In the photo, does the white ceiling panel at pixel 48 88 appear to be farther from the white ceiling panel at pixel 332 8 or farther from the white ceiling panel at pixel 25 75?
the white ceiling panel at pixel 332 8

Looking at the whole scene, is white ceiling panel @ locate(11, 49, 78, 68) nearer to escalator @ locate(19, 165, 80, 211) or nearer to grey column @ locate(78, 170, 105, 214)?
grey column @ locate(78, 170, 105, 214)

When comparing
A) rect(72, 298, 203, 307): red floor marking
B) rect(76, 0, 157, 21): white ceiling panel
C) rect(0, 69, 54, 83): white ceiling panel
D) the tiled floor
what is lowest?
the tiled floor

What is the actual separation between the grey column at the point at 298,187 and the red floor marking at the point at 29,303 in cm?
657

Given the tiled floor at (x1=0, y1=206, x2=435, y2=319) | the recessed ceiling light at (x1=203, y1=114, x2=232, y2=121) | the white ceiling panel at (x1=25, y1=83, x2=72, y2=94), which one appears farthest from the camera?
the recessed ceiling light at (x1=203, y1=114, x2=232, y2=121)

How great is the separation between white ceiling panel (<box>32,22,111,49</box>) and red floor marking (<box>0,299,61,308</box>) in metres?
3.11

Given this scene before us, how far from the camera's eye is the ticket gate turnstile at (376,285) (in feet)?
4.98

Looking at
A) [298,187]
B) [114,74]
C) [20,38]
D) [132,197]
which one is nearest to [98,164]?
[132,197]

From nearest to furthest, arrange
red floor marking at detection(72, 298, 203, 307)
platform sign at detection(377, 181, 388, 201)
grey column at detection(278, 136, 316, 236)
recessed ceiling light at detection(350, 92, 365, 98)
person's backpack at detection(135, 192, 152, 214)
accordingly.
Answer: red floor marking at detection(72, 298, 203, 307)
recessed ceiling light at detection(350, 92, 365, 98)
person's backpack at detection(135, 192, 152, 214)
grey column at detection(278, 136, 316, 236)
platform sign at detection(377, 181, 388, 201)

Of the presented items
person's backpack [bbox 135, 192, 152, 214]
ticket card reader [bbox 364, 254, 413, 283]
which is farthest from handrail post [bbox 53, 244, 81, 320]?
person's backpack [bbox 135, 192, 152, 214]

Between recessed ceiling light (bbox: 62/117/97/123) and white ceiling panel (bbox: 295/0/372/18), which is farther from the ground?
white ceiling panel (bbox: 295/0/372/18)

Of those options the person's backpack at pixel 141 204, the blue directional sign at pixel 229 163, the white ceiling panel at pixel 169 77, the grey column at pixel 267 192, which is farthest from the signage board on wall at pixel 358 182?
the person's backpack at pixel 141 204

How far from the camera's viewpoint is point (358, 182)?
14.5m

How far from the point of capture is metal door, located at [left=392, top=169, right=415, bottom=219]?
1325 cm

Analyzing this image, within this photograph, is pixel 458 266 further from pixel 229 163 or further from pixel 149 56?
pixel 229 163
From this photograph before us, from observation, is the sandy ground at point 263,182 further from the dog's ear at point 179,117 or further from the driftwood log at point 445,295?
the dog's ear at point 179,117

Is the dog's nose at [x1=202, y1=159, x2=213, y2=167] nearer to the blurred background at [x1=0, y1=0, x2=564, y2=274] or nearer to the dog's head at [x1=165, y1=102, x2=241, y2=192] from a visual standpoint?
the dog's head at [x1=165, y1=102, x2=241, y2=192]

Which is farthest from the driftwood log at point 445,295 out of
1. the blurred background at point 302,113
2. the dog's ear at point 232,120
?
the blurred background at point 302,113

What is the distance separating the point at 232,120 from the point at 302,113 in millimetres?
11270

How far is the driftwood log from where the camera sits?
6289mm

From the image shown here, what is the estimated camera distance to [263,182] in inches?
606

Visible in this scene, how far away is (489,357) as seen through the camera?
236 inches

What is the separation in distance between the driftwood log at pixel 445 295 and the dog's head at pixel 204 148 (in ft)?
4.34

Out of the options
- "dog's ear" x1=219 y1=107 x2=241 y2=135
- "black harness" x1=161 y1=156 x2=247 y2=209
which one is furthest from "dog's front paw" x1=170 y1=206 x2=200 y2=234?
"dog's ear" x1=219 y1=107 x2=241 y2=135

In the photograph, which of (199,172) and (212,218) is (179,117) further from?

▶ Task instructions
Reproduce every one of the records above word for word, changing nothing.

▶ The result
In the photo, does the white ceiling panel at pixel 48 88 appear to be farther from the white ceiling panel at pixel 332 8 or farther from the white ceiling panel at pixel 25 75?
the white ceiling panel at pixel 332 8

Looking at the whole scene, is white ceiling panel @ locate(11, 49, 78, 68) nearer to escalator @ locate(19, 165, 80, 211) or nearer to grey column @ locate(78, 170, 105, 214)?
grey column @ locate(78, 170, 105, 214)

When comparing
A) rect(72, 298, 203, 307): red floor marking
B) rect(76, 0, 157, 21): white ceiling panel
C) rect(0, 69, 54, 83): white ceiling panel
D) the tiled floor
what is lowest?
the tiled floor

What is the actual separation between the grey column at the point at 298,187 and the red floor marking at the point at 29,303 in cm?
657

Given the tiled floor at (x1=0, y1=206, x2=435, y2=319) | the recessed ceiling light at (x1=203, y1=114, x2=232, y2=121) | the white ceiling panel at (x1=25, y1=83, x2=72, y2=94), which one appears farthest from the camera?
the recessed ceiling light at (x1=203, y1=114, x2=232, y2=121)

How great is the separation between white ceiling panel (<box>32,22,111,49</box>) and red floor marking (<box>0,299,61,308</box>) in metres?
3.11

Given this scene before us, how far from the camera's eye is the ticket gate turnstile at (376,285) (in feet)?
4.98

Looking at
A) [298,187]
B) [114,74]
C) [20,38]
D) [132,197]
which one is nearest to [98,164]?
[132,197]

From nearest to furthest, arrange
red floor marking at detection(72, 298, 203, 307)
platform sign at detection(377, 181, 388, 201)
grey column at detection(278, 136, 316, 236)
recessed ceiling light at detection(350, 92, 365, 98)
person's backpack at detection(135, 192, 152, 214)
accordingly.
Answer: red floor marking at detection(72, 298, 203, 307)
recessed ceiling light at detection(350, 92, 365, 98)
person's backpack at detection(135, 192, 152, 214)
grey column at detection(278, 136, 316, 236)
platform sign at detection(377, 181, 388, 201)

Of the presented items
person's backpack [bbox 135, 192, 152, 214]
ticket card reader [bbox 364, 254, 413, 283]
which is farthest from handrail post [bbox 53, 244, 81, 320]?
person's backpack [bbox 135, 192, 152, 214]

Between recessed ceiling light (bbox: 62/117/97/123) and white ceiling panel (bbox: 295/0/372/18), which is farther from the ground?
white ceiling panel (bbox: 295/0/372/18)

Of those options the person's backpack at pixel 141 204, the blue directional sign at pixel 229 163, the white ceiling panel at pixel 169 77, the grey column at pixel 267 192, which is farthest from the signage board on wall at pixel 358 182?
the person's backpack at pixel 141 204

How far from the camera's viewpoint is point (358, 182)?
14.5m

How far from the point of capture is metal door, located at [left=392, top=169, right=415, bottom=219]?
1325 cm

Analyzing this image, within this photograph, is pixel 458 266 further from pixel 229 163 or further from pixel 149 56?
pixel 229 163
From this photograph before us, from observation, is the sandy ground at point 263,182 further from the dog's ear at point 179,117 or further from the driftwood log at point 445,295?
the dog's ear at point 179,117

Is the dog's nose at [x1=202, y1=159, x2=213, y2=167] nearer to the blurred background at [x1=0, y1=0, x2=564, y2=274] or nearer to the dog's head at [x1=165, y1=102, x2=241, y2=192] from a visual standpoint?
the dog's head at [x1=165, y1=102, x2=241, y2=192]

Which is farthest from the driftwood log at point 445,295 out of
1. the blurred background at point 302,113
2. the dog's ear at point 232,120
?
the blurred background at point 302,113

What is the distance separating the point at 232,120 from the point at 302,113 in millimetres?
11270

How far is the driftwood log from where the camera sits?
6289mm

From the image shown here, what is the estimated camera distance to [263,182] in inches?
606

Visible in this scene, how far away is (489,357) as seen through the camera?
236 inches

What is the separation in distance between the driftwood log at pixel 445 295 and the dog's head at pixel 204 148 (in ft)?
4.34

Out of the options
- "dog's ear" x1=219 y1=107 x2=241 y2=135
- "black harness" x1=161 y1=156 x2=247 y2=209
which one is furthest from "dog's front paw" x1=170 y1=206 x2=200 y2=234?
"dog's ear" x1=219 y1=107 x2=241 y2=135

In the photograph, which of (199,172) and (212,218) is (179,117) further from?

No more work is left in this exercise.